Fishing rodeo a whopper of a success

April 24, 2010|By MARIE GILBERT
  • Charles Turner, left, helps his 9-year-old grandson Benjamin Starkey with the fish he caught Saturday morning at the Fishing Rodeo at the Claud E. Kitchens Outdoor School. Benjamin later found out that the 8-inch bass he caught had just eaten a little 2-inch fish, a possible winner for the smallest fish caught.
By Yvette May/Staff Photographer,

CLEAR SPRING -- Something fishy was going on Saturday morning at the Claud E. Kitchens Outdoor School at Fairview.

Cars packed the parking lots, families carried buckets and chairs, and youths circled the edge of a large pond.

It was the school's first fishing rodeo -- a chance to catch the big one and win a few prizes along the way.

"It's a day of fun and education," said Wayne Eckley, event organizer and a teacher at the outdoor school.

The activity fits in with the school's mission to provide unique experiences that promote environmental awareness, he said.

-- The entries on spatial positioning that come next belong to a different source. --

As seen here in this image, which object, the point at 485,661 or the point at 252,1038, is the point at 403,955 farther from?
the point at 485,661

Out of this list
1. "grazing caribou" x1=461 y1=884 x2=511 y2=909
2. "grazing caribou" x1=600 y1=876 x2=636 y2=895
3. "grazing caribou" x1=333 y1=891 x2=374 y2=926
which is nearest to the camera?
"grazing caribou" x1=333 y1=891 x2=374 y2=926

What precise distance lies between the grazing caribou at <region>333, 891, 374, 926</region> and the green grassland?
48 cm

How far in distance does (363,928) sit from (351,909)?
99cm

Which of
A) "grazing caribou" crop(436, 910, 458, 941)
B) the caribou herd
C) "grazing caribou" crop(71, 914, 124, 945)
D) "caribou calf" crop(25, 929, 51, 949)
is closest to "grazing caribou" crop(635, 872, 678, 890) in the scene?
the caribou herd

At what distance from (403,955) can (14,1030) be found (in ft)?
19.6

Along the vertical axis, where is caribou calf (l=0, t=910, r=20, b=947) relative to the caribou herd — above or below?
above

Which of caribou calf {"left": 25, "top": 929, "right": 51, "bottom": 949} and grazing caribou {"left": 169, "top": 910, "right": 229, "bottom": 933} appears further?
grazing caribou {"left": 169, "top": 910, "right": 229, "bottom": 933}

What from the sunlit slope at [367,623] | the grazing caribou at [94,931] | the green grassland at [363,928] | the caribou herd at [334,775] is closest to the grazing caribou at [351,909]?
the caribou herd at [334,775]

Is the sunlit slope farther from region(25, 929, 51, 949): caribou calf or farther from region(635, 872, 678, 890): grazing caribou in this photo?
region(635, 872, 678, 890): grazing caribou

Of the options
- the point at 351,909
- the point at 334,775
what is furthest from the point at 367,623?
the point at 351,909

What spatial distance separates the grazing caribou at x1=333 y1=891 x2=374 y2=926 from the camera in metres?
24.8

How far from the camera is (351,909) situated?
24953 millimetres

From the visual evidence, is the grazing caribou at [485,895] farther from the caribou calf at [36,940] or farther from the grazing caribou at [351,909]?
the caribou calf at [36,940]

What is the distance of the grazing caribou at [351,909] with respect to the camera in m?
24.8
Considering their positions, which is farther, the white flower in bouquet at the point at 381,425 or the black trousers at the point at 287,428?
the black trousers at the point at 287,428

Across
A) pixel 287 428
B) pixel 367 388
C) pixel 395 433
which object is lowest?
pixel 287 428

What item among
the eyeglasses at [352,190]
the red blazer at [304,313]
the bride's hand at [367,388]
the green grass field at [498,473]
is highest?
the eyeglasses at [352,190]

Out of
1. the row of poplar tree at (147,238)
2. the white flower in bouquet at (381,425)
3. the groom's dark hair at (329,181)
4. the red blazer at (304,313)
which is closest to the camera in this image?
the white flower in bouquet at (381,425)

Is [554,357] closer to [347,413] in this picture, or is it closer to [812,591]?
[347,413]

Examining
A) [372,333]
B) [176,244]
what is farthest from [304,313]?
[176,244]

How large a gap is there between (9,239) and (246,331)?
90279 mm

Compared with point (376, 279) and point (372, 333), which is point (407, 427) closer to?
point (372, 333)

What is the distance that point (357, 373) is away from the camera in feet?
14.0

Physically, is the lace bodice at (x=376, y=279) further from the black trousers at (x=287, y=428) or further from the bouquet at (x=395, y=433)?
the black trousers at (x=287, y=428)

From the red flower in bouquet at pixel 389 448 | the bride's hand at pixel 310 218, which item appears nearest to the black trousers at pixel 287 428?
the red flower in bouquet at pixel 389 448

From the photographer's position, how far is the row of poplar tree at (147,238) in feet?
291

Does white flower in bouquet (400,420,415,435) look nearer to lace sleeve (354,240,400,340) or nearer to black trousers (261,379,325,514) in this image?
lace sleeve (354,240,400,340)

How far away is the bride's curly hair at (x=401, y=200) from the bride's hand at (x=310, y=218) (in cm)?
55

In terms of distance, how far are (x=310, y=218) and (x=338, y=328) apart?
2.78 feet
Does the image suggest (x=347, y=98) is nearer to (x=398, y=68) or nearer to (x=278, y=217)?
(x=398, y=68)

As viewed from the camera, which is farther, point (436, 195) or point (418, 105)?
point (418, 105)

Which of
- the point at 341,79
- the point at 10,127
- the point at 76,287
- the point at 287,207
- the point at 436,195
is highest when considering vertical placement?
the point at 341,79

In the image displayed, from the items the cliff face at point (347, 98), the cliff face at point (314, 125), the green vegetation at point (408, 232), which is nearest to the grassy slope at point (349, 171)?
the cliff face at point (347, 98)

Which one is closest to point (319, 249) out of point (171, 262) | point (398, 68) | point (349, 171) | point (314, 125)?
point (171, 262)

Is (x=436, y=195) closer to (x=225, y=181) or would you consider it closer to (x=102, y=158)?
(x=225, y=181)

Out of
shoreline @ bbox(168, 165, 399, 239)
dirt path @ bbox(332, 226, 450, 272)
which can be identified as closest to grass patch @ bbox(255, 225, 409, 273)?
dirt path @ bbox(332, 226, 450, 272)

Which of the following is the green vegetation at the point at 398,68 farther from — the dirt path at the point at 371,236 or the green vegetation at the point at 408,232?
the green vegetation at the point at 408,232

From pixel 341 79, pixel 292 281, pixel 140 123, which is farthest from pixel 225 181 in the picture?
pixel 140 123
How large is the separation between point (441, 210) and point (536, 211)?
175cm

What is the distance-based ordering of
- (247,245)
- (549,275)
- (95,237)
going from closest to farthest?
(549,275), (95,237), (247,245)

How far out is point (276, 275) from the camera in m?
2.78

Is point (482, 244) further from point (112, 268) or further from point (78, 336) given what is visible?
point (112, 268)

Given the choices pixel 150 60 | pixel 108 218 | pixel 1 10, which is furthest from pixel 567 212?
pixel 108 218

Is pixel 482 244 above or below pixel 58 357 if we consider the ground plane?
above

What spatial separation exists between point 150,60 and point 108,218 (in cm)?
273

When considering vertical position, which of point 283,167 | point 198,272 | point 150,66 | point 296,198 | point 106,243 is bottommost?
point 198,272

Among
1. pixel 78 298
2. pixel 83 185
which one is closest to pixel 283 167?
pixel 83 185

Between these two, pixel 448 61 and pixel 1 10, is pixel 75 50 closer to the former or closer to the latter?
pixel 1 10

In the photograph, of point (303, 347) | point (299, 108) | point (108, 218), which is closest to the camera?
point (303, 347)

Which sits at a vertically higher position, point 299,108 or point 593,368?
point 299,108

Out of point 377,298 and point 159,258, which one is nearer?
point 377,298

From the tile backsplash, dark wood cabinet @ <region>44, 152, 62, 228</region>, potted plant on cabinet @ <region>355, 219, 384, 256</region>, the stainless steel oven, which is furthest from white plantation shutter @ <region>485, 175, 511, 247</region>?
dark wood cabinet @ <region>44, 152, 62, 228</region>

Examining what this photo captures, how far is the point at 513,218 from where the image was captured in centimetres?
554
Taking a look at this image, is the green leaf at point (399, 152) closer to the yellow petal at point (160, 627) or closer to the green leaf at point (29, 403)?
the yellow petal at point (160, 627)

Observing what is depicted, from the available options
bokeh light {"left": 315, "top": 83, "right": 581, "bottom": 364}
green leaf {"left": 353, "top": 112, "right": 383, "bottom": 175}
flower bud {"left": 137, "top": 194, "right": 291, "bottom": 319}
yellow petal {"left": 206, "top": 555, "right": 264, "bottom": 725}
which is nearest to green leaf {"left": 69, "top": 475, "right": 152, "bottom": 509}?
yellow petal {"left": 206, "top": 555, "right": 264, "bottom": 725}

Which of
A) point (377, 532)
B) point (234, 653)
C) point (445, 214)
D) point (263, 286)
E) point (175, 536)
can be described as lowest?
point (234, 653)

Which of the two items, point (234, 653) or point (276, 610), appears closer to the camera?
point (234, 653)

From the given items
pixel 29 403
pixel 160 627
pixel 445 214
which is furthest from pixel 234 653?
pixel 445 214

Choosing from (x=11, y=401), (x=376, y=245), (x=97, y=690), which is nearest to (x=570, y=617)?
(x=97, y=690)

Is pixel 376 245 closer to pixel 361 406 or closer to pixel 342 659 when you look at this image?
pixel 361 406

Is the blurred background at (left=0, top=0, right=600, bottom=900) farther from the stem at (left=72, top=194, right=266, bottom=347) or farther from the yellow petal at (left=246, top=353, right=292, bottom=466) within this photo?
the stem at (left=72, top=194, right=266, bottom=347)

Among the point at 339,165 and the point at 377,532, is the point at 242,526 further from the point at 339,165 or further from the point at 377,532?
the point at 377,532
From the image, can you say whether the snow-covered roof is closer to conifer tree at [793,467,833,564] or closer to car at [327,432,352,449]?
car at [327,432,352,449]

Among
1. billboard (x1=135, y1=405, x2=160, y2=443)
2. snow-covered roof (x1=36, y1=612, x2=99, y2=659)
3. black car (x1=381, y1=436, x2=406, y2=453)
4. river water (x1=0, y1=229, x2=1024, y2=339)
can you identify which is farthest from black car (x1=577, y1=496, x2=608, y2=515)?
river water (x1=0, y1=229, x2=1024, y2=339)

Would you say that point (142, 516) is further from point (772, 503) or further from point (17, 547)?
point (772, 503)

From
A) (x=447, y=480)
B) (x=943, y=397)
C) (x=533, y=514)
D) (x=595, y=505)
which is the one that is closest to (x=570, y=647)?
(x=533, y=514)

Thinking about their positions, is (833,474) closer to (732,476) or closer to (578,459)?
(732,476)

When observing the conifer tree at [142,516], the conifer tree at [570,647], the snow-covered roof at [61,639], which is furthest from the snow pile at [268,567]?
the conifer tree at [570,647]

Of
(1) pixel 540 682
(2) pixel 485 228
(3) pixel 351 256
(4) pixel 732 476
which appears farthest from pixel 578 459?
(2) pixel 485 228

About 200 people were on hand for the rodeo -- 125 of them contestants.

The age categories for the event included pre-kindergarten to grade 5, grades 6 to 8 and grades 9 to 12.

With the help of parents and grandparents, the participants spent several hours angling for one of the many trout that filled the pond, courtesy of the Maryland Department of Natural Resources' Albert M. Powell Hatchery.


Reserve officers from the National Resources Police served as volunteers, doing all of the scoring and measuring, Eckley said.

Prizes were awarded for the longest trout caught, plus smallest in length and most fish caught of any species.

Hoping to nab one of those prizes was Hunter Mayberry, 5, of Upton, Pa.

Within the first hour of the competition, Hunter had caught six fish, said his grandfather, Patrick Baylor.

"He's gone fishing before," he said. "But this is the first time he's actually caught something."

"He's very excited," said his grandmother, Sharon Baylor. "I think this might spoil him. After today, he'll think he should catch that many fish every time."

Caleb Brown, 8, had caught two sunnies, but no trout, which was his goal for the day, said his mother, Lisa Reed.

"So far, we've been throwing everything back in the water," she said. "We're still waiting for a winner."

In addition to the fishing rodeo, Eckley said the outdoor school also offered displays from Washington County "green schools," as well as a "Wall of Shame" from the Maryland National Resources Police focusing on illegal hunting activities in the state.

Eckley said the fishing rodeo was so successful, "we'll absolutely be doing this again."